Abstract Archives of the RSNA, 2010
Martin Huber PhD, Presenter: Employee, Siemens AG
Sascha Seifert PhD, Abstract Co-Author: Employee, Siemens AG
Alexander Cavallaro MD, PhD, Abstract Co-Author: Nothing to Disclose
Gerhard Kohl, Presenter: Employee, Siemens AG
The advent of initiatives like DICOM structured reporting and RadLex are manifestation of the need to more formally capture the content of radiology reports and therefore medical images. Complementing these forthcoming standards with an image parsing system will result in improved reporting workflows.

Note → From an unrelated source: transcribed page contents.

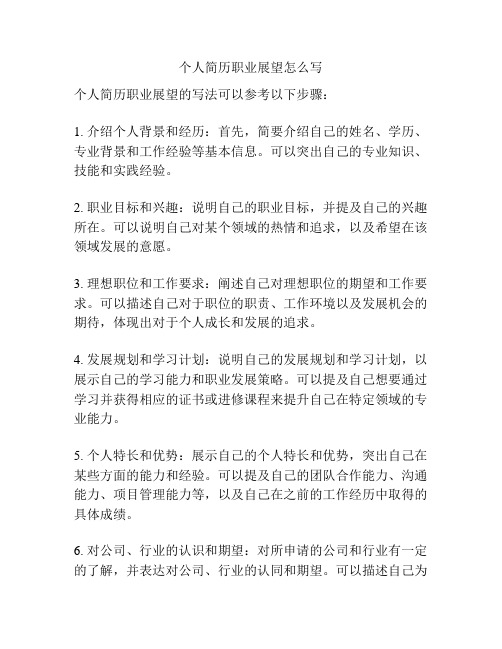 个人简历职业展望怎么写

个人简历职业展望的写法可以参考以下步骤：

1. 介绍个人背景和经历：首先，简要介绍自己的姓名、学历、专业背景和工作经验等基本信息。可以突出自己的专业知识、技能和实践经验。

2. 职业目标和兴趣：说明自己的职业目标，并提及自己的兴趣所在。可以说明自己对某个领域的热情和追求，以及希望在该领域发展的意愿。

3. 理想职位和工作要求：阐述自己对理想职位的期望和工作要求。可以描述自己对于职位的职责、工作环境以及发展机会的期待，体现出对于个人成长和发展的追求。

4. 发展规划和学习计划：说明自己的发展规划和学习计划，以展示自己的学习能力和职业发展策略。可以提及自己想要通过学习并获得相应的证书或进修课程来提升自己在特定领域的专业能力。

5. 个人特长和优势：展示自己的个人特长和优势，突出自己在某些方面的能力和经验。可以提及自己的团队合作能力、沟通能力、项目管理能力等，以及自己在之前的工作经历中取得的具体成绩。

6. 对公司、行业的认识和期望：对所申请的公司和行业有一定的了解，并表达对公司、行业的认同和期望。可以描述自己为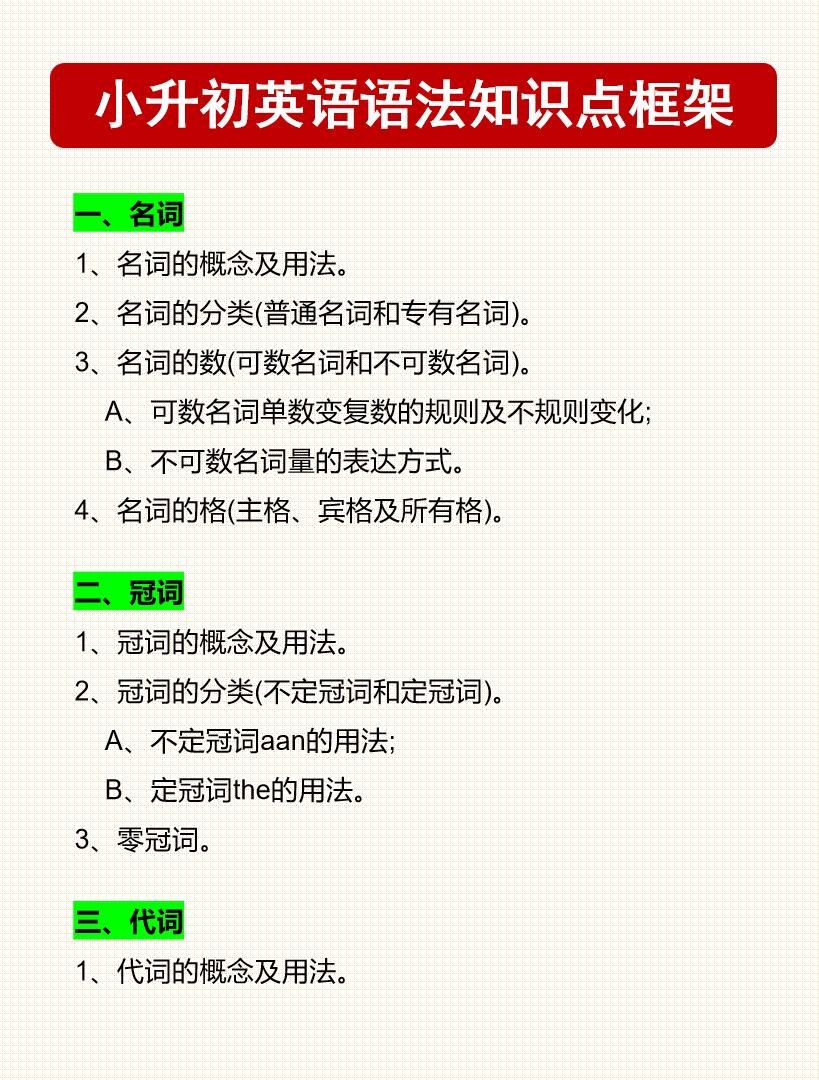 小升初英语语法知识点框架

一、名词
1、名词的概念及用法。
2、名词的分类(普通名词和专有名词)。
3、名词的数(可数名词和不可数名词)。
A、可数名词单数变复数的规则及不规则变化;
B、不可数名词量的表达方式。
4、名词的格(主格、宾格及所有格)。

二、冠词
1、冠词的概念及用法。
2、冠词的分类(不定冠词和定冠词)。
A、不定冠词aan的用法;
B、定冠词the的用法。
3、零冠词。

三、代词
1、代词的概念及用法。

In today’s PACS/RIS systems, radiological images and reports are linked on a study level only. In order to link anatomical structures in CT volumes directly to the corresponding findings in the radiology report, both images and reports are parsed automatically and annotated using common vocabulary from clinical ontologies.
An image parser scans the 3D CT volumes for the main organs (lung, heart, liver, kidneys, bladder, prostate, spleen) and 32 salient anatomical landmarks (e.g. bronchial bifurcation, bottom tip of sternum). The position of organs and landmarks is saved in a database. A text parser scans the reports for names of anatomical structures making use of the RadLex thesaurus and the foundational model of anatomy (FMA). FMA represents the human anatomy as a hierarchical structure of 70000 distinct entities, linked by 170 relations like e.g. “part-of”. We removed 47000 entities not relevant for radiology and added the 32 anatomical landmarks. If the anatomical term found in the text is known to the image parser, the corresponding image location is looked up in the database. If not, anatomical landmarks are searched in the hierarchy below and their geometrical centre is used as image location. In case of missing landmarks, hypernyms are searched until one is found whose location is known. Vice versa, text passages in the radiology report are highlighted whenever the focus of the 3D image viewer is within a known anatomical structure.
Automated image parsing efficiently extracts image content and makes it actionable for intelligent image search, fast navigation and alignment with text documents. Specifically the linking to radiology reports promises workflow improvements. Increasing the number of anatomical structures detected in the image volumes is necessary to improve the accuracy of the determined positions.
Huber, M,
Seifert, S,
Cavallaro, A,
Kohl, G,
Automated Alignment of Anatomical Structures in CT Volumes with Radiology Reports. Radiological Society of North America 2010 Scientific Assembly and Annual Meeting, November 28 - December 3, 2010 ,Chicago IL.